I did not again see Schnitzel until, with haggard eyes and suspiciously wet hair, he joined the captain, doctor, purser, and myself at breakfast. In the phrases of the Tenderloin, he told us cheerfully that he had been grandly intoxicated, and to recover drank mixtures of raw egg, vinegar, and red pepper, the sight of which took away every appetite save his own. When to this he had added a bottle of beer, he declared himself a new man. The new man followed me to the deck, and with the truculent bearing of one who expects to be repelled, he asked if, the day before, he had not made a fool of himself.

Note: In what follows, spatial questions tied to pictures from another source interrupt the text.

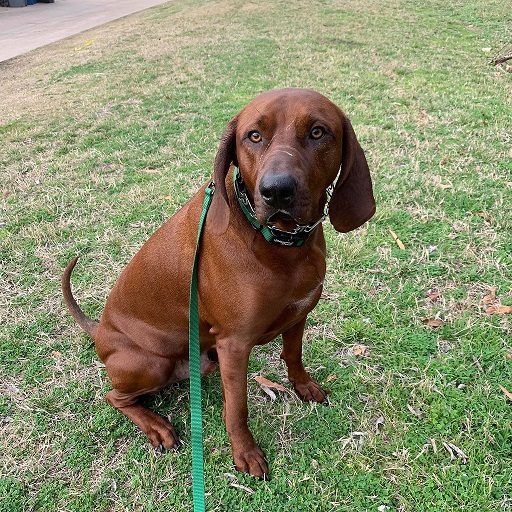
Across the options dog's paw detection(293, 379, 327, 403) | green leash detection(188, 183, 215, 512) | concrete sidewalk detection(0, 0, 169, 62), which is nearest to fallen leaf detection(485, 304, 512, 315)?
dog's paw detection(293, 379, 327, 403)

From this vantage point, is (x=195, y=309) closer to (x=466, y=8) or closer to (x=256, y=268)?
(x=256, y=268)

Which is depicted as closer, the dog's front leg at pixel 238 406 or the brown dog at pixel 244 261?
the brown dog at pixel 244 261

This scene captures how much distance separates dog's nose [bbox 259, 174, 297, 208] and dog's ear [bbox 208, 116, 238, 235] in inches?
11.1

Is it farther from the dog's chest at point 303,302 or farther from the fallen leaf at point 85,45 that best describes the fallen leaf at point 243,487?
the fallen leaf at point 85,45

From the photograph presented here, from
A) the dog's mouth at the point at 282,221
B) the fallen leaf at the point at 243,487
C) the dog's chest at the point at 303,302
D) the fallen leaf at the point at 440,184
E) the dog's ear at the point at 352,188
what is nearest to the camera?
the dog's mouth at the point at 282,221

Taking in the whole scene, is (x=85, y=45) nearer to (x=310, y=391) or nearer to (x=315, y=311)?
(x=315, y=311)

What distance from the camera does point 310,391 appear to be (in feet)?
9.21

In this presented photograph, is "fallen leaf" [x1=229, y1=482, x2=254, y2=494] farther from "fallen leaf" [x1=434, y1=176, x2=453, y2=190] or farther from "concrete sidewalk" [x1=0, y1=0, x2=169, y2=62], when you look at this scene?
"concrete sidewalk" [x1=0, y1=0, x2=169, y2=62]

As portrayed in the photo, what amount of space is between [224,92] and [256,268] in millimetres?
6268

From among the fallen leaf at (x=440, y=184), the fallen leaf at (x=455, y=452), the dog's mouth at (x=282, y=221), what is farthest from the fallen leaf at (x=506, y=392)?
the fallen leaf at (x=440, y=184)

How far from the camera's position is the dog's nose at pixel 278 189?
1756mm

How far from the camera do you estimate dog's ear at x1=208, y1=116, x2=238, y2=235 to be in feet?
6.66

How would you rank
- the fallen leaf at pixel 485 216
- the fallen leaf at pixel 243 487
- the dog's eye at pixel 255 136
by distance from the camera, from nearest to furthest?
the dog's eye at pixel 255 136 < the fallen leaf at pixel 243 487 < the fallen leaf at pixel 485 216

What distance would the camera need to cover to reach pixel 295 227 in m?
2.03
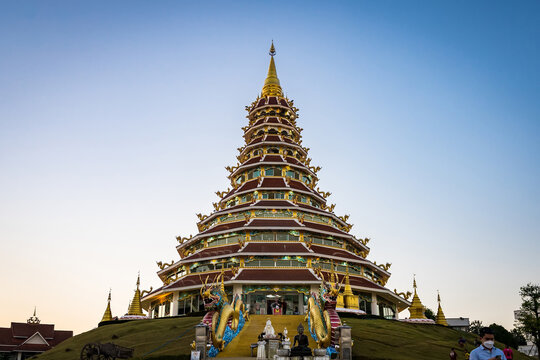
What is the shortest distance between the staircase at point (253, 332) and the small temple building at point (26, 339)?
4094 cm

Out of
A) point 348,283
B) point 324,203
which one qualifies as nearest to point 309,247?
point 348,283

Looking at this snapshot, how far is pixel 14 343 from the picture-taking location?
64.1 m

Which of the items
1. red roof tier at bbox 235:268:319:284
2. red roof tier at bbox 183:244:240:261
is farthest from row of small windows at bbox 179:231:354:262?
red roof tier at bbox 235:268:319:284

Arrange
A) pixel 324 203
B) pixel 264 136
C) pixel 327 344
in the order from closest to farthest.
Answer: pixel 327 344 < pixel 324 203 < pixel 264 136

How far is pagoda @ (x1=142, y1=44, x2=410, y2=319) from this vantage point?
41.7 m

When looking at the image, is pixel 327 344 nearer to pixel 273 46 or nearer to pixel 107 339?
pixel 107 339

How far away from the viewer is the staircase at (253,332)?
27000 mm

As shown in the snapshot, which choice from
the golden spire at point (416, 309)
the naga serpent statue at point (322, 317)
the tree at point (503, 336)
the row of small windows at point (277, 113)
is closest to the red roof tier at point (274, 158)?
the row of small windows at point (277, 113)

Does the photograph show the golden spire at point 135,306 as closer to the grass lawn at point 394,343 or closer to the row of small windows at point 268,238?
the row of small windows at point 268,238

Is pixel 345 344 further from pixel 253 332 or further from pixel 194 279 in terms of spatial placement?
pixel 194 279

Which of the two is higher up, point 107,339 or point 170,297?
point 170,297

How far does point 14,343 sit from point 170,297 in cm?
3069

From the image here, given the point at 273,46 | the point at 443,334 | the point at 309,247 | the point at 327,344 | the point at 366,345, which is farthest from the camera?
the point at 273,46

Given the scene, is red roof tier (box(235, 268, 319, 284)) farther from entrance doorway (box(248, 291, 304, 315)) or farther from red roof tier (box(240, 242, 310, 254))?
red roof tier (box(240, 242, 310, 254))
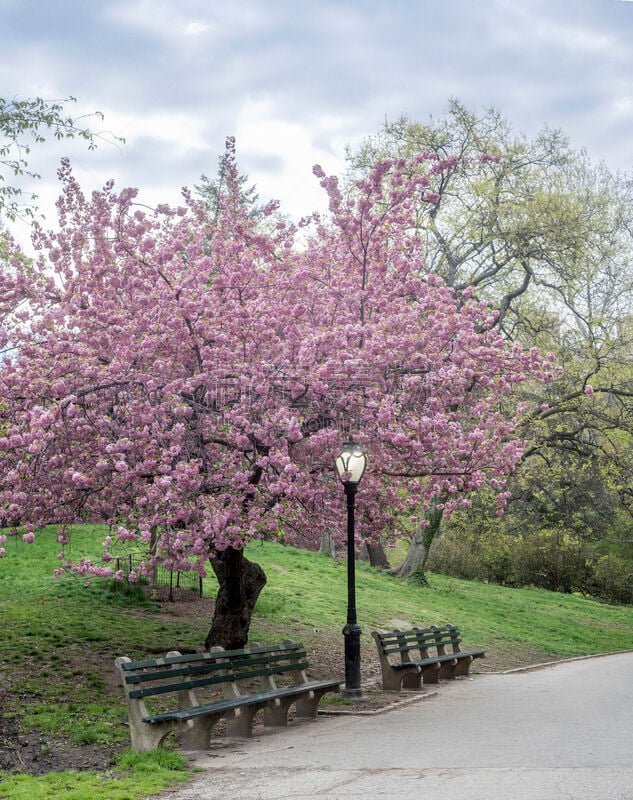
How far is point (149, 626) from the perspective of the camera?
589 inches

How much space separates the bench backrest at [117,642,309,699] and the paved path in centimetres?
66

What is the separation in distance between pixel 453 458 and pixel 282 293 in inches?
137

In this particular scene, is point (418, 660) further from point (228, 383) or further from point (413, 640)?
point (228, 383)

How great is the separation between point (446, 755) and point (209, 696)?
465cm

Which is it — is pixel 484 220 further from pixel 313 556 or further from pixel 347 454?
pixel 347 454

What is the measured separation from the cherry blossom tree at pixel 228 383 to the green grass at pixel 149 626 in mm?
1551

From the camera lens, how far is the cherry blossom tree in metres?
10.0

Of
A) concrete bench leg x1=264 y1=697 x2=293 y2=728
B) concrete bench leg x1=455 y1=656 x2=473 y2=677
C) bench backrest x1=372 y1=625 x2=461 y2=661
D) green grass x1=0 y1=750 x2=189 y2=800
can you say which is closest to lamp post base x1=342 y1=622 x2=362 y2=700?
bench backrest x1=372 y1=625 x2=461 y2=661

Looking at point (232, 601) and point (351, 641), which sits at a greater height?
point (232, 601)

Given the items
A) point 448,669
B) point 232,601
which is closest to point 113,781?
point 232,601

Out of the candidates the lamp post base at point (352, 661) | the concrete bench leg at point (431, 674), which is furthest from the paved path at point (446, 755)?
the concrete bench leg at point (431, 674)

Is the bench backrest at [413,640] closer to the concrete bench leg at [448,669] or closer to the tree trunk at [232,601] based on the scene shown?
the concrete bench leg at [448,669]

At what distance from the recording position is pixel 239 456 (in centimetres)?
1089

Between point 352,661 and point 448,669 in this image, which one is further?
point 448,669
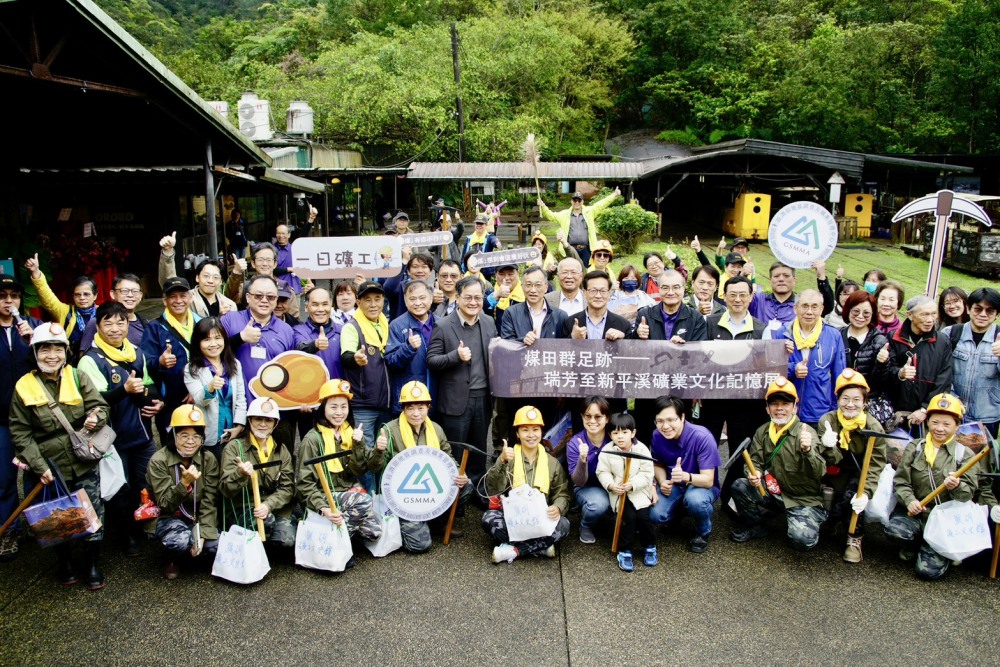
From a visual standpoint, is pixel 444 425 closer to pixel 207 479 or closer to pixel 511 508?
pixel 511 508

I suggested he had been somewhat confidential.
At once he recovered his pose and patronized me.
“Don’t you believe it,” he said. “That’s all part of my game. ‘Confidence for confidence’ is the way I work it. That’s how I learn things. I tell a man something on the inside, and he says: ’Here’s a nice young fellow. Nothing standoffish about him,’ and he tells me something he shouldn’t. Like as not what I told him wasn’t true. See?”
I assured him he interested me greatly.
“You find, then, in your line of business,” I asked, “that apparent frankness is advisable? As a rule,” I explained, “secrecy is what a—a person in your line—a—”
To save his feelings I hesitated at the word.
“A spy,” he said. His face beamed with fatuous complacency.
“But if I had not known you were a spy,” I asked, “would not that have been better for you?”
“In dealing with a party like you, Mr. Crosby,” Schnitzel began sententiously, “I use a different method. You’re on a secret mission yourself, and you get your information about the nitrate row one way, and I get it another. I deal with you just like we were drummers in the same line of goods. We are rivals in business, but outside of business hours perfect gentlemen.”